717P - Gemcitabine combined with the mTOR inhibitor temsirolimus (CCI-779) in patients with inoperable or metastatic pancreatic cancer (HE 3/07). A phase I...

Date 30 September 2012
Event ESMO Congress 2012
Session Poster presentation II
Topics Anticancer agents
Pancreatic Cancer
Therapy
Biological Therapy
Presenter Vasilios Karavasilis
Authors V. Karavasilis1, G. Pentheroudakis2, J. Sgouros1, S.T. Dimoudis3, I. Varthalitis1, E. Samantas4, G. Fountzilas3
  • 1Data Office, Hellenic Cooperative Oncology Group, 11524 - Athens/GR
  • 2Oncology Secretariat B Building Ground Floor, Hellenic Cooperative Oncology Group, 11524 - Athens/GR
  • 3Medical Oncology Clinic, Hellenic Cooperative Oncology Group, 11524 - Athens/GR
  • 4Hellenic Cooperative Oncology Group, 11524 - Athens/GR

Abstract

Aim

To investigate the feasibility of the gemcitabine (G) and mTOR inhibitor temsirolimus (T) combination and define the maximum tolerated dose (MTD) in patients with inoperable or metastatic pancreatic cancer (MPC).

Methods

Eligible patients with histologically confirmed inoperable or MPC were entered into the trial. Available biopsy material for subsequent translational research analysis was mandatory for inclusion in the study.

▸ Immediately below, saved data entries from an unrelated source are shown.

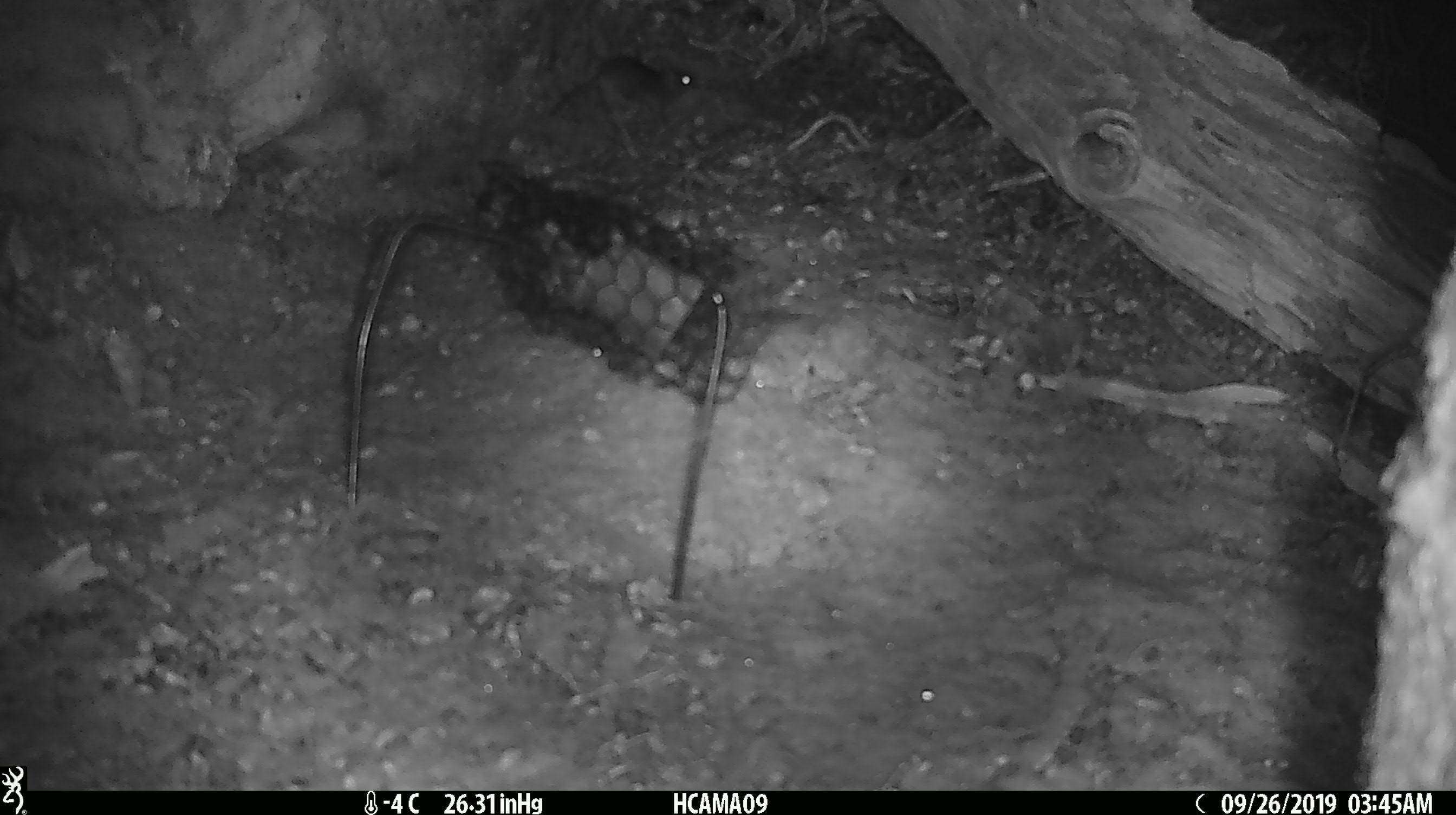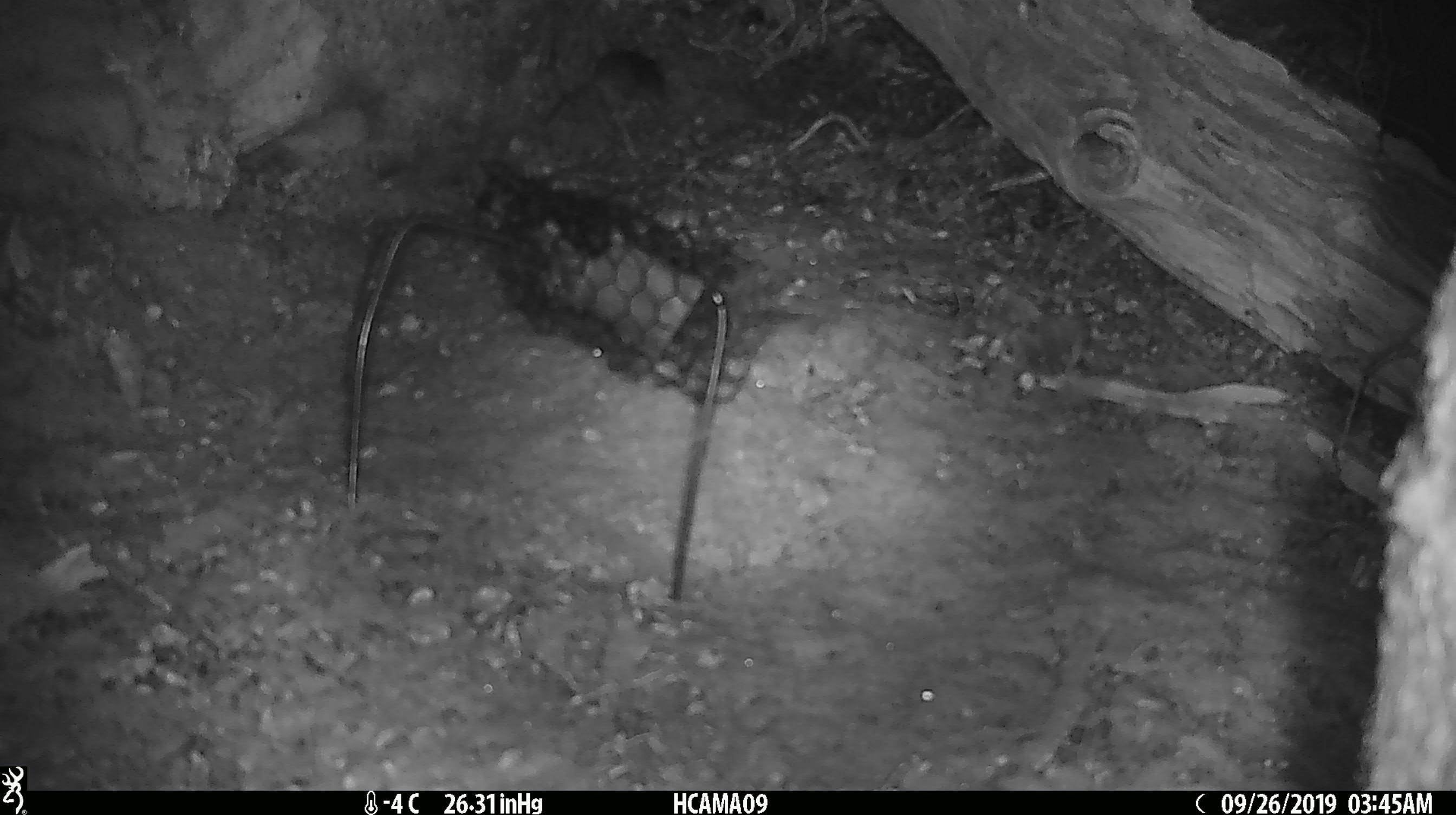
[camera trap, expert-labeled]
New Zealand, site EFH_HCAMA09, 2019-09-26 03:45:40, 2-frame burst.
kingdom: Animalia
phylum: Chordata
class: Mammalia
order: Rodentia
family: Muridae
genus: Mus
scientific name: Mus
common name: mouse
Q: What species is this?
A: Mouse (Mus).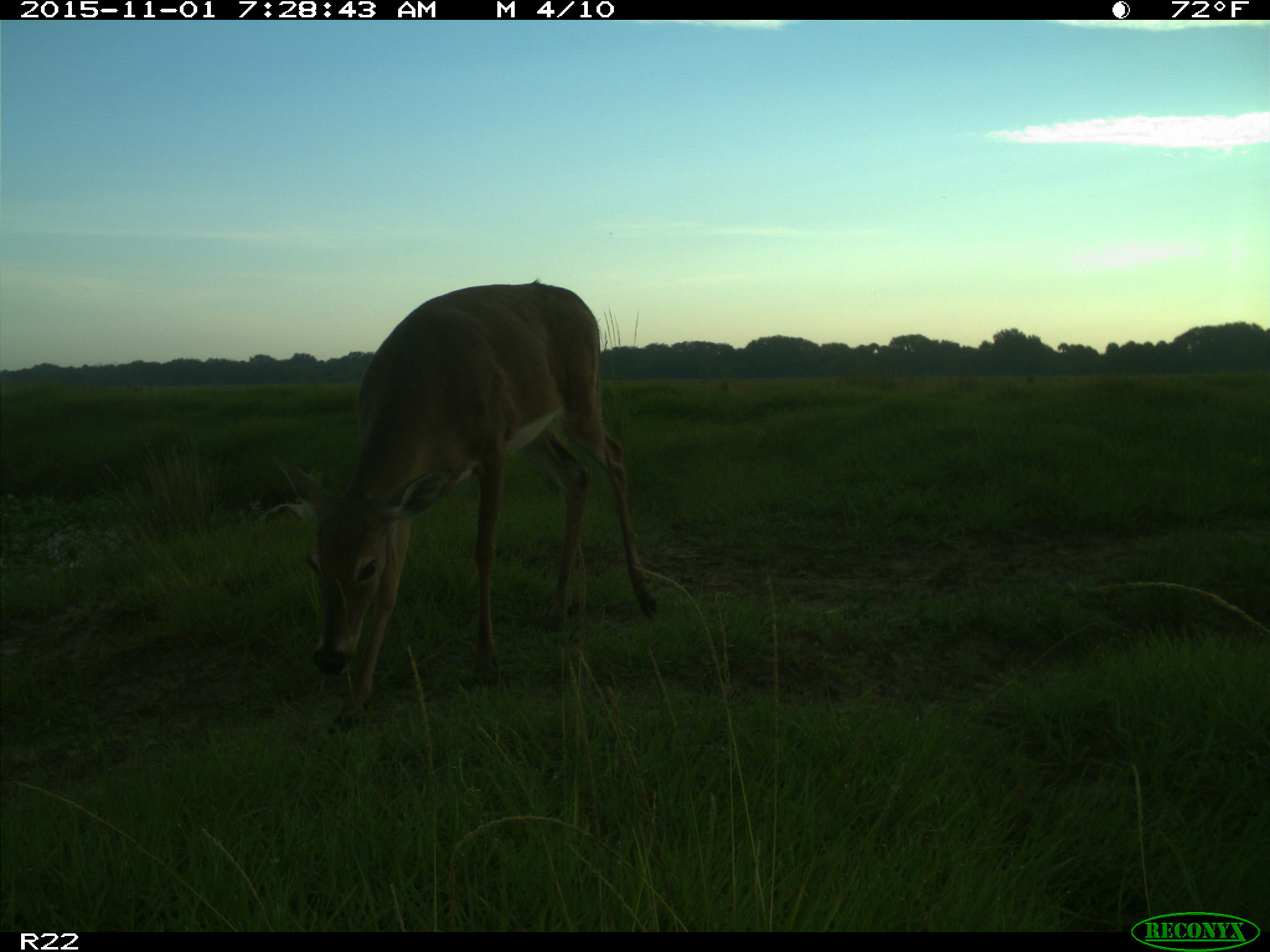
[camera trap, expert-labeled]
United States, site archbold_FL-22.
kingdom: Animalia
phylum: Chordata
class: Mammalia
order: Artiodactyla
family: Cervidae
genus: Odocoileus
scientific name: Odocoileus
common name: deer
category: unidentified deer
Unidentified deer (deer) (Odocoileus).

G was given bi-weekly and T was administered on a weekly basis. Each cycle consisted of four consecutive weeks of treatment. First dose level was set at G 800 mg/m2 and T 10 mg. G was escalated in increments of 200 mg/m2 and T in increments of 5 mg.

Results

A total of 30 patients [16M/14F, median age: 63y, PS: 1 (63%)] were enrolled for the pre-planned six dose levels. Up to date, 80 complete cycles of treatment were delivered. Four patients did not complete the first cycle due to rapid disease progression and were therefore replaced. Another patient was found ineligible and was replaced, as well. Ten patients received four or more cycles of treatment. MTD was not achieved and the study was terminated at the sixth dose level of G 1000 mg/m2 and T 25 mg. Dose-limiting toxicity (DLT) was thrombocytopenia of grade 4, which occurred at the first dose level. Non-DLT grade III toxicities were neutropenia (9 patients), abnormal liver biochemistry (8 patients) and fatigue (1 patient). Toxicities below the grade III level were mild, the most predominant being anemia, neutropenia, raised liver function tests and fatigue. Two patients at the final level of G 1000 mg/m2 and T 25 mg are still on treatment. This dose is the recommended dose for phase II evaluation. With regard to response, two partial responses were documented and 11 patients had stable disease.

Conclusion

Combination of G and T is feasible in patients with inoperable or MPC with manageable side effects. The activity of this combination is currently investigated in a recently initiated phase II study.

Disclosure

All authors have declared no conflicts of interest.